+++ Trecho selecionado +++

Contos Novos: Literatura e História
Em 1947, postumamente, foi publicado o livro Contos Novos de Mário de Andrade, destacando-se “Primeiro de Maio” e seu herói “35”: um pobre carregador de bagagens da Estação da Luz. A caminhada de “35” pelas ruas de São Paulo revelou o retrato da cidade na década de 30. Era o começo da ditadura do presidente Vargas e o início da modernização na capital paulista.
Com um estilo populista o governo Vargas foi marcado pela manipulação dos proletários e pela intermediação dos conflitos: capital e trabalho. Por ser um líder carismático,assumiu as reivindicações dos trabalhadores e as satisfez dentro de certas condições impostas pela burguesia nacional. Aproximou-se das “massas” como um “messias”, um salvador da pátria que veio libertar os trabalhadores da exploração capitalista.
Essa relação entre Vargas e os trabalhadores foi fortalecida, em virtude de se comemorar o dia do trabalho. O foco no trabalho e não no trabalhador ofuscava esse dia de luta, de protestos e motins. Isso, por um lado, permitiu ao Estado controlar os sindicatos e, por outro, desmobilizar a classe trabalhadora.
A narrativa “Primeiro de Maio” descreve um dia vivido por um personagem entusiasmado com o significado do feriado. O herói “35” não move as “massas”, é solidário, mas alienado, e de consciência confusa diante das informações veiculadas pelos jornais na Estação. Lia diferentes jornais, mas, não diferenciava as mensagens “oficiais” das revolucionárias, o que confundia ainda mais sua consciência a respeito do símbolo do dia 1º de Maio.
Logo pela manhã se arrumou com trajes da cor da bandeira nacional e partiu em busca de seus iguais, trabalhadores como ele, mas encontrou as ruas vazias. As manifestações estavam proibidas, embora os jornais divulgassem motins por toda São Paulo. Sem rumo, caminhou solitariamente, pois almejava “celebrar” seu dia. As horas passavam e nenhuma comemoração era avistada. Vai, então, ao centro e só encontrou policiais, depois se dirigiu ao Palácio das Indústrias e deparou-se com uma celebração oficial dos patrões, onde não é permitida a presença de trabalhadores.

+++

**Descrição do exercício:** Segundo o trecho sobre o conto “Primeiro de Maio”, qual é o trabalho do herói “35”? Os itens são um material independente do trecho.

+++ Itens fornecidos +++

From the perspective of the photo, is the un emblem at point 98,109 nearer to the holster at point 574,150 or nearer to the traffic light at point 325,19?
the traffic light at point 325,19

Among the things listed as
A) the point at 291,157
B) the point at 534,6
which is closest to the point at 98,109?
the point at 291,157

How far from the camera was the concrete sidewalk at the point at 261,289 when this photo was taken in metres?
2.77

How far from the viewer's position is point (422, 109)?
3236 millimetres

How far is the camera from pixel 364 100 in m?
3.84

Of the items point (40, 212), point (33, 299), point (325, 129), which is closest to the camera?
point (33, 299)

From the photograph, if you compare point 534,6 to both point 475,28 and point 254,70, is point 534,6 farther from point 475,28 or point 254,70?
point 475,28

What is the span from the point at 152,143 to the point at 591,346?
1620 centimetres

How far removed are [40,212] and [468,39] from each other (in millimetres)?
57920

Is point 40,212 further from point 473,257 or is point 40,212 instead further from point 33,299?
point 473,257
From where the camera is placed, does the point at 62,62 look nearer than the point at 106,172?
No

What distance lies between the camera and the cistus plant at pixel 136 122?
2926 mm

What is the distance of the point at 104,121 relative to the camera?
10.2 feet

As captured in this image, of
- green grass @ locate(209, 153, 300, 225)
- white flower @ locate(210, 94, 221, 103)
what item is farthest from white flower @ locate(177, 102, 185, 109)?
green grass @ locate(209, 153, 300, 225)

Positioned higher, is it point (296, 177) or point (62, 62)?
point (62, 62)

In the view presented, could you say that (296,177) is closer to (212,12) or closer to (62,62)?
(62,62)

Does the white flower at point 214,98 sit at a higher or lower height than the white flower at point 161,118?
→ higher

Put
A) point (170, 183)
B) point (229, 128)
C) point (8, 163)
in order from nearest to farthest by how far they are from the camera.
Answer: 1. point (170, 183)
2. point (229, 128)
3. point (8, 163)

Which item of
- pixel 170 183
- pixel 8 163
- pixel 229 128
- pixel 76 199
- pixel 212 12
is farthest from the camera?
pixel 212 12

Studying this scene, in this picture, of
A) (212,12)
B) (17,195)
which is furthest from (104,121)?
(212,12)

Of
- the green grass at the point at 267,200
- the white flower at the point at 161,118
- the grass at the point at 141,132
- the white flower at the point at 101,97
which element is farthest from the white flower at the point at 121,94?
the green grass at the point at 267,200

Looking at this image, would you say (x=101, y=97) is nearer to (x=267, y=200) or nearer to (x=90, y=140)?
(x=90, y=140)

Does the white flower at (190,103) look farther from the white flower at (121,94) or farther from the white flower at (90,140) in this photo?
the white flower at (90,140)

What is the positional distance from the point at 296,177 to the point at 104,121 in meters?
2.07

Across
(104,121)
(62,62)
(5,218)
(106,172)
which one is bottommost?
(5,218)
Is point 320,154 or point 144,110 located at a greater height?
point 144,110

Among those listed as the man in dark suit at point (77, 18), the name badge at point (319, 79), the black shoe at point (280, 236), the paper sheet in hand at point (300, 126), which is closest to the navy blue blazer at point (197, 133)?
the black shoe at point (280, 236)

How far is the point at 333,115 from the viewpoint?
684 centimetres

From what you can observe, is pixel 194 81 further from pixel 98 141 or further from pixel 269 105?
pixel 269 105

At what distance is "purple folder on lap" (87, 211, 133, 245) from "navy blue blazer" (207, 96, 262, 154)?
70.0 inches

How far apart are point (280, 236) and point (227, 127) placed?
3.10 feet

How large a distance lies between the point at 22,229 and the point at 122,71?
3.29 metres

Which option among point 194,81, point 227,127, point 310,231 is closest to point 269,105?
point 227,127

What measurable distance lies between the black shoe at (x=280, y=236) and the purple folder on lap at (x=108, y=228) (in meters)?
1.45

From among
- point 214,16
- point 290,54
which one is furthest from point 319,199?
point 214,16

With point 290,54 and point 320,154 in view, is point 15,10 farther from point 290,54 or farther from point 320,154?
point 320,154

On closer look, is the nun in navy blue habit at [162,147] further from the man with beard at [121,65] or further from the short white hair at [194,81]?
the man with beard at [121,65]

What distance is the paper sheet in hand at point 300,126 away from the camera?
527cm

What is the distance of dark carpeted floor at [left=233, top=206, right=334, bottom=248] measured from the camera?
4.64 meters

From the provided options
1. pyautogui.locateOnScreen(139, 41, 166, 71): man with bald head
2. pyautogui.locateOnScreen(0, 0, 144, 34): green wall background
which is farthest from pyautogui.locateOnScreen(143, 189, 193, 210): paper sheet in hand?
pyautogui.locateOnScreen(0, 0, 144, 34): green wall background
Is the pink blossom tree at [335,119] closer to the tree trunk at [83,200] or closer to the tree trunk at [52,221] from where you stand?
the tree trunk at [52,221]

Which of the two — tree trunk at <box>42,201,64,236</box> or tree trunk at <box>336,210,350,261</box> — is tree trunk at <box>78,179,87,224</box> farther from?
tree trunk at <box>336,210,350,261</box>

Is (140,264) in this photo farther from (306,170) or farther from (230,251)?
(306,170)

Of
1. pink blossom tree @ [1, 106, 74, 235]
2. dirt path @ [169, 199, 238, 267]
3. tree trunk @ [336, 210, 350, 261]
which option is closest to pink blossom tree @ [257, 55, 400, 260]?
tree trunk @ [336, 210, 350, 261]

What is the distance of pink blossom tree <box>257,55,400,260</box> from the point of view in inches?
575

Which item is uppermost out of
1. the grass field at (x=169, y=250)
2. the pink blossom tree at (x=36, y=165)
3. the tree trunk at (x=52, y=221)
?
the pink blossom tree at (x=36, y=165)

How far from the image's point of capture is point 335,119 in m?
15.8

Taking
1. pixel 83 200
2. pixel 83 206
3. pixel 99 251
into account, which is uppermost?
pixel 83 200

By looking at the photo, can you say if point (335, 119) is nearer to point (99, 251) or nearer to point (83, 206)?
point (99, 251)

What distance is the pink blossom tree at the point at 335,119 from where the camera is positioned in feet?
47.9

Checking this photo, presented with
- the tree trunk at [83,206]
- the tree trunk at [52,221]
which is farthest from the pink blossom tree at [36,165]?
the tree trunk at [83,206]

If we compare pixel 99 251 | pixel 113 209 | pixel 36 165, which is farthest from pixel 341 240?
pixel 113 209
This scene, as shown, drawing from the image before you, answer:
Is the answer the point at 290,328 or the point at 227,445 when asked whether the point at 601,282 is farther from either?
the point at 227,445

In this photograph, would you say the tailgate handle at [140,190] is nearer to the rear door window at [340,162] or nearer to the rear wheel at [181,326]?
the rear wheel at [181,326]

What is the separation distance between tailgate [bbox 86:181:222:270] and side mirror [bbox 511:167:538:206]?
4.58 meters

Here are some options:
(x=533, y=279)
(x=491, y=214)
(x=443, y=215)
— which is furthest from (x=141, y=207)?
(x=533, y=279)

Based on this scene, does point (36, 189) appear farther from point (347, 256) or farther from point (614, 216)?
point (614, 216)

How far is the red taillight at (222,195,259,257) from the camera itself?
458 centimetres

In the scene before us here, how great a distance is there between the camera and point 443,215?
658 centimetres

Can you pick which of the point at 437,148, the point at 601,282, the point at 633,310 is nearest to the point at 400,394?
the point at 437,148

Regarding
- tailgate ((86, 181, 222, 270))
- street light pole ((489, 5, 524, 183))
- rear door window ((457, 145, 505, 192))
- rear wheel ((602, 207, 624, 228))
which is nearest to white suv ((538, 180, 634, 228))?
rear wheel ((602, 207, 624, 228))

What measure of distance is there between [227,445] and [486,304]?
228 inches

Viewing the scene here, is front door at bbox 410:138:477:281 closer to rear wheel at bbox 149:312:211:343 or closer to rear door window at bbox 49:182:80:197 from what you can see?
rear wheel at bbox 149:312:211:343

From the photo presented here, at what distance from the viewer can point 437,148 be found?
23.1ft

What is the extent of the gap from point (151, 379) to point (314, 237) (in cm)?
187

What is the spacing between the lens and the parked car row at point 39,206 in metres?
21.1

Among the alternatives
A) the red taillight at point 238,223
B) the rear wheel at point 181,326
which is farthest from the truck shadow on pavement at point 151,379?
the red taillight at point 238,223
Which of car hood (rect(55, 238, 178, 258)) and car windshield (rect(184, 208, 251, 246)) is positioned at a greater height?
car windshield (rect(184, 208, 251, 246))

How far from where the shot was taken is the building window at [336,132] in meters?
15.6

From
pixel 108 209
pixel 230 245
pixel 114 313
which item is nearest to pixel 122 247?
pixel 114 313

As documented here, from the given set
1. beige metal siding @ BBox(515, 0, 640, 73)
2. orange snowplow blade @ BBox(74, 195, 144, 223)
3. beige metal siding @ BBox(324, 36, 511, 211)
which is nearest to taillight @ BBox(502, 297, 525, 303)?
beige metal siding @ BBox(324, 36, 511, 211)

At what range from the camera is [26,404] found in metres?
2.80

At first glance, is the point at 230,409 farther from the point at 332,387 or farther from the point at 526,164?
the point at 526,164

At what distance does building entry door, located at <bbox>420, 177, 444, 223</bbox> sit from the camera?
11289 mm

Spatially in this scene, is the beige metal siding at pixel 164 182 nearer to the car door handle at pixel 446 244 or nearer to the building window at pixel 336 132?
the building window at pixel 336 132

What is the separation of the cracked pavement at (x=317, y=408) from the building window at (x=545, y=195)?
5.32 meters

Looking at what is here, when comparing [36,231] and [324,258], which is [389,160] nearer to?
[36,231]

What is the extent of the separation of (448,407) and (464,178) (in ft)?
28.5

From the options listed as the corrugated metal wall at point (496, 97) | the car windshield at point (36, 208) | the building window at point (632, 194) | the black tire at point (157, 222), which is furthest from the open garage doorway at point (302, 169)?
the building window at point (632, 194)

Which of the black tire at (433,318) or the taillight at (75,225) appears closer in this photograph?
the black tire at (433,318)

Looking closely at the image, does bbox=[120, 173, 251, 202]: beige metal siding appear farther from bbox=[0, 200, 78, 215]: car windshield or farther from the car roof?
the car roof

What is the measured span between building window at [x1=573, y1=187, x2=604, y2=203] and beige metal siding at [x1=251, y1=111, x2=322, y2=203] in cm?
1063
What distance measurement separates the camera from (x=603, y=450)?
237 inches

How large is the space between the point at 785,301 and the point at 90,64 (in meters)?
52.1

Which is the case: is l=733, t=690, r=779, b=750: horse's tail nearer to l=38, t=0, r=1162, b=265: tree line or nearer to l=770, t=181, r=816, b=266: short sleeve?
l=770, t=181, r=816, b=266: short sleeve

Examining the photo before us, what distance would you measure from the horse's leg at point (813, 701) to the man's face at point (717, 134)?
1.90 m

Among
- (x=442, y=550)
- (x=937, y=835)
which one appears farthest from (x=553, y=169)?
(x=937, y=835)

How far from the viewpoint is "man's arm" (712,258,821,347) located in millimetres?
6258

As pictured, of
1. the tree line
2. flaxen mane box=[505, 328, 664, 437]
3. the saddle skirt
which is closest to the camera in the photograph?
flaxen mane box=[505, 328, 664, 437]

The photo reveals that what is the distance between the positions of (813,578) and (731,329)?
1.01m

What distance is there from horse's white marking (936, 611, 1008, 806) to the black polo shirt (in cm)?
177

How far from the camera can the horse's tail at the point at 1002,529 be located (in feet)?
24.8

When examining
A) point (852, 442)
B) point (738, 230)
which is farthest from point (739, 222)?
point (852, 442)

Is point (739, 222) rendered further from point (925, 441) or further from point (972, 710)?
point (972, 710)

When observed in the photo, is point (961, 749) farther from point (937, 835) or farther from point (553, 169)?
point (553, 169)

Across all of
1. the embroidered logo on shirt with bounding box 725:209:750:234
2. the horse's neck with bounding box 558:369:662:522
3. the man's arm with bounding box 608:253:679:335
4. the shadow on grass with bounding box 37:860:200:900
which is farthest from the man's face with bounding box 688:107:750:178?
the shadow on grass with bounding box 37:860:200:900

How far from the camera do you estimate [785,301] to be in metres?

+++

**Resposta:** Ele é um pobre carregador de bagagens da Estação da Luz.